> [DIRECTIONS]:
[a] In the transcript below about Paul Ryan and poverty, list every name used as a speaker label, in order of first appearance.
[b] From the transcript below about Paul Ryan and poverty, retype the passage starting at "And I think" and ending at "take the story.".
[c] Extend the transcript below about Paul Ryan and poverty past its final sentence.

> [EXCERPT]:

────

And I think his problem is I don`t doubt that at some personal level he
doesn`t care about the poor and has gone to visit some of these areas.

What I think his ideology does not allow him to face is that if you want to
lift up the poor, some significant degree of public spending is required.
And I don`t think he wants to come to terms with that fully. The brown
paper bag story that you referenced at the conference, it turned out the
story wasn`t even true, but let`s just take the story.

The kid who was on the school lunch program wanted lunch because it showed
his parents cared about the other kids but not me. And that was an outrage
because it implied that all the poor parents who care enough about their
kids somehow didn`t care as much as parent who is didn`t need public
assistance of any kind. It`s that kind of contradiction that no matter how
often he visits poor neighborhoods, he still hasn`t come to terms with.

PARKER: I`m smiling because only when you come to the brown lunch bag.
They don`t taste good.

KORNACKI: Congressman, I want to bring you in. Just about the poverty
tour that Paul Ryan has been on. He`s been visiting some of these
neighborhoods. We`re talking here about the contradiction about how he`s
talking about his own budget versus the last three or four years. I asked
if you learn anything new about Paul Ryan at that meeting. Did you get the
sense that he learned anything from meeting with you, with the black
caucus?

RANGEL: He learned that just given the rhetorical response and not dealing
with the response is not going to work with 43 African-American members of
the Congress. But I know Paul Ryan. He got his education from Social
Security as a survivor fund when his dad passed away. And John Boehner
knows poverty. He came from the middle class. What they are doing is
destroying the middle class. It is true that black African-Americans,
Hispanics have more than that. We`re talking about the United States of
America.

We`re talking about the disparity between the wealth and the poor. We`re
talking about the middle class which is the heartbeat of America not being
able to have purchasing power. Therefore we`re talking about small
businesses. It`s a tragic thing to think. But I tell you this. When you
take a look at the Republican Party, it could be that Paul Ryan is trying
to find a way to appease the extremists in his party at the same time to
have some credibility because right now, I don`t want to be a part of just
a one-party system in America. But they are doing this.

KORNACKI: I want to pick up on the other side. If there is something
about what Paul Ryan is doing now in terms of rhetoric that could
potentially open up some kind of avenue for a change on the, the other side
of the break.

(COMMERCIAL BREAK)

KORNACKI: I want to pick this up on the point the congressman was making
about making this more than a one-party thing. The most recent example is
another attempt to raise the minimum wage gets filibustered to death by
Republicans in the Senate. When you look at what Paul Ryan is doing right
now, does it suggest to you any avenues that might be opening up for any
kind of compromise?

KLEIN: This is why I focus on policy. When you look at what Paul Ryan is
doing, when you look at what he`s saying, it`s many avenues. He could go
in any direction he would like. But talking is cheap and listening is
cheap too. Going on a poverty too is an important thing to do, but it
doesn`t matter at all unless it shows up somewhere afterwards.

────

> [STORED DATA]:
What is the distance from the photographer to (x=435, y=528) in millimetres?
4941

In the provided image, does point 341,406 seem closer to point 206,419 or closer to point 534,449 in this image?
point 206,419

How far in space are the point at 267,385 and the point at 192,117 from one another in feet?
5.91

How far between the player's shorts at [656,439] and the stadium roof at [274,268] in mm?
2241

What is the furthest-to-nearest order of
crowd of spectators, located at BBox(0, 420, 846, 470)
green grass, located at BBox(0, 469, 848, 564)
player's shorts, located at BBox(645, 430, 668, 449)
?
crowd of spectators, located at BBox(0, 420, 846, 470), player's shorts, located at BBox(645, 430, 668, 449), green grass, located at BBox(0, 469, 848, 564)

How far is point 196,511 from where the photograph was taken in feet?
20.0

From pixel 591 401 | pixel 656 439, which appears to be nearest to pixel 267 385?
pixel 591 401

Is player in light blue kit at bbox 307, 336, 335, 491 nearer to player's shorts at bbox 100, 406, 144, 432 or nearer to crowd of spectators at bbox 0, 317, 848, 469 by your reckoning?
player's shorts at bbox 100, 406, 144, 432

────

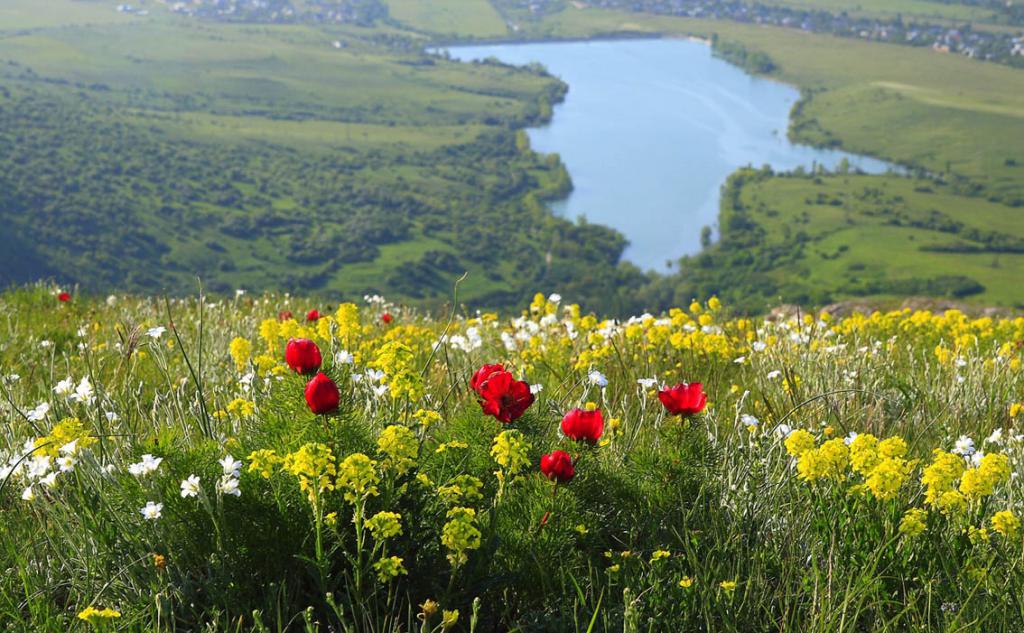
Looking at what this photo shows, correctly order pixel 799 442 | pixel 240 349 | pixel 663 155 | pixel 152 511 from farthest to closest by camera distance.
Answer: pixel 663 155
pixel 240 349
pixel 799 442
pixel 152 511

────

> [ANSWERS FOR THIS EXERCISE]:
[a] PARKER, KORNACKI, RANGEL, KLEIN

[b]
And I think his problem is I don`t doubt that at some personal level he
doesn`t care about the poor and has gone to visit some of these areas.

What I think his ideology does not allow him to face is that if you want to
lift up the poor, some significant degree of public spending is required.
And I don`t think he wants to come to terms with that fully. The brown
paper bag story that you referenced at the conference, it turned out the
story wasn`t even true, but let`s just take the story.

[c]
The Republican Party has locked itself into a set of other commitments.
And what I`m not seeing is a willingness to revisit those commitments. I`m
not seeing Paul Ryan saying I have decided that doing more to help the
impoverished is more important than keeping taxes at exactly the rate now
or it`s more important than keeping defense exactly where it is now or
higher.

These things need to fit together. There`s a great line about budgets
where budgets are where we show our values. Where we have to make the
tradeoffs. Until the Republican Party is willing to make a different
tradeoff somewhere other than poverty, they can`t do anything different.
That`s the trap for them right now and that`s what I`m not hearing it get
revisited.

DIONNE: He`s going to put money where he wants his heart to be. That`s
the fundamental choice he cannot stick with this particular budget or a
view that the government can`t do anything to raise the minimum wage. If
you want to cut food stamps, have people pay enough so they don`t need food
stamps. He has to make some shift and we can say, all right, maybe he`s
changing his mind.

KORNACKI: Go ahead, Kathleen.

PARKER: The one thing they could have done, but the problem always is
their constituents won`t let them. They are really trying to keep the Tea
Party quiet. The one thing they could have done is raise the minimum wage.
They should have done it long ago, not now as a last resort. But because
their argument is it won`t create jobs and it will cost jobs at the lower
rungs. If that is true, so what. Have at it. Give the people a raise.
Let them spend a little extra money if they have it to help the economy.
Even symbolically it was the right thing to do and they missed it.

RANGEL: I don`t really think that Paul Ryan is addressing this budget to
the country. He`s e addressing it to the conservative part of the
Republican Party. He really believes that in order to Republicans to
succeed, he needs these people. So all of the things he`s doing is not
directed to become law, but it`s really to try to show that he is not as
conservative as they are, but he`s going to meet them halfway and try to
bring them on board. This budget is born dead. But like they said, it is
a reflection of where the Republican Party wants to go. And right now,
they are out of business nationally.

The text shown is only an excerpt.